▸ **SET OF TASKS**:
a) In the excerpt on estimating entropy for mutual information, what does the symbol γ in Equation (38) stand for?
b) Continue the excerpt on estimating entropy for mutual information, picking up after its final sentence.

▸ **SELECTED EXCERPT**:

◆ ◆ ◆ ◆

Figure 1. 95% confidence intervals of the estimated MI of a bivariate gaussian distribution as the sample size N increases. True value of MI = 1.1979 bits. Cumulative distribution functions are estimated by the empirical distribution function given in Equation (33) (blue), the kernel density estimator given in Equation (34) (black) and the $k-$nearest neighbor density estimator given in Equation (37) (red).

Step 3 of the procedure: estimating entropy. The second important point that requires some care, is the estimation of the differential entropy of the transformed sample at step 3 of our method. Also in this case the estimation can be performed using a kernel type estimator or a nearest neighbor one.

The unbinned nearest-neighbor method proposed in [10,32] seems to have good properties. It is based on nearest–neighbor Euclidean distances and it has been shown to be asymptotically unbiased and consistent, provided that the underlying p.d.f. obeys certain conditions that control the convergence of the integrals for the differential entropy, see [10]. Given a random sample of size N from the $d-$dimensional random vector $X=(X_1,\cdots ,X_d)$, the estimator proposed for the differential entropy is given by

$${\widehat{H}}_{knn}=\frac{d}{N}\sum _{j=1}^N{log}_2\left({\lambda }_j\right)+{log}_2\left[\frac{S_d(N-1)}{d}\right]+\frac{\gamma }{ln\left(2\right)}$$

(38)

where $\gamma =-{\int }_0^{\infty }{e}^{-v}lnvdv\cong 0.5772156649$ is the Euler-Mascheroni constant, ${\lambda }_j$ is the Euclidean distance of each sample point to its nearest neighbor and

$$S_d=\frac{d{\pi }^{d/2}}{\Gamma (\frac{d}{2}+1)}$$

with Γ the gamma function is the area of a unit d-dimensional spherical surface (for example $S_1=2,$ $S_2=2\pi ,S_3=4\pi ,\cdots )$.

Another choice could be an estimator of the kernel type, see [13]. The so called resubstitution estimate proposed in [13] is of the form

$${\widehat{H}}_{ker}=-\frac{1}{N}\sum _{i=1}^{N}log{\widehat{f}}_{ker}\left(X_i\right)$$

(39)

where ${\widehat{f}}_{ker}$ is a kernel density estimate.

Figure 2. 95% confidence intervals of the estimated MI of a bivariate gaussian distribution as the sample size N increases. True value of MI = 1.1979 bits. Entropy is estimated by the $k-$ nearest neighbor given in Equation (38) (black) and the kernel type entropy estimator given in Equation (39) (green).

Figure 2. 95% confidence intervals of the estimated MI of a bivariate gaussian distribution as the sample size N increases. True value of MI = 1.1979 bits. Entropy is estimated by the $k-$ nearest neighbor given in Equation (38) (black) and the kernel type entropy estimator given in Equation (39) (green).

◆ ◆ ◆ ◆

▸ **PROVIDED DATA**:

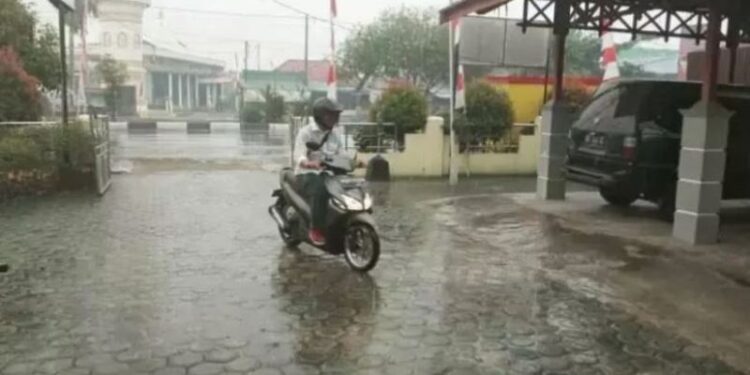 Ilustrasi - Salah satu warga berkendara saat hujan mengguyur wilayah Kota Palangka Raya, Rabu (14/8/2019). (ANT)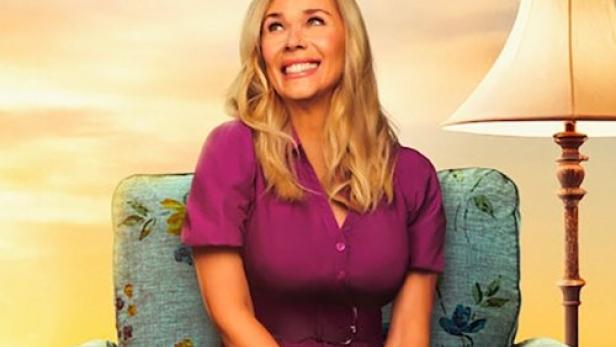 Eine Frau sitzt in einem blumengemusterten Sessel vor einem Sonnenuntergang.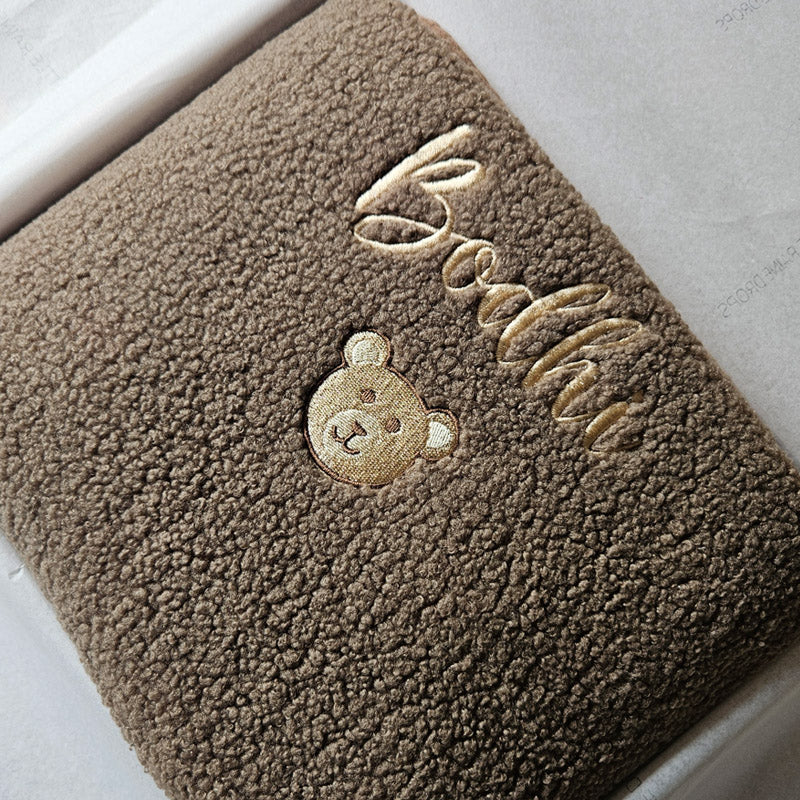 Taupe boucle personalised baby blanket, folded and packaged. Personalised with the name Bodhi and teddy face by little Raine Drops Ireland for beautiful soft keepsake, gift, baby shower gift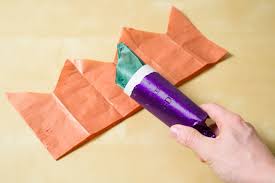 These diy christmas crackers are an easy and creative way to add your own treats to christmas crackers. How To Make Paper Party Hats For Christmas Crackers Ehow Diy Christmas Crackers Homemade Christmas Crackers Christmas Crackers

◆ ◆ ◆ ◆

▸ **ANSWERS TO EACH TASK**:
a) The Euler-Mascheroni constant, approximately 0.5772156649.

b)
The performances of our estimator for the two different choices of entropy estimators are compared in Figure 2. Again, the samples are drawn from a bivariate gaussian distribution with standard marginal distributions and correlation coefficient $\rho =0.9$ for different sample sizes N. The best performance is definitely obtained with the $k-$ nearest neighbor entropy estimator (black).

Hence we come to the conclusion that the best results are obtained using a kernel type density estimator at the step 1 of the method and with a k–nearest neighbor entropy estimator at the step 3 of the method. This is the chosen procedure for the examples proposed in the next Section.

4. Examples and Simulation Results

In this Section we show the results obtained with the estimator proposed in Section 3. The examples cover the cases $d=2,3,4$. We choose cases for which the MI can be computed either in a closed form expression or numerically, so that we can easily compare our results with the exact ones.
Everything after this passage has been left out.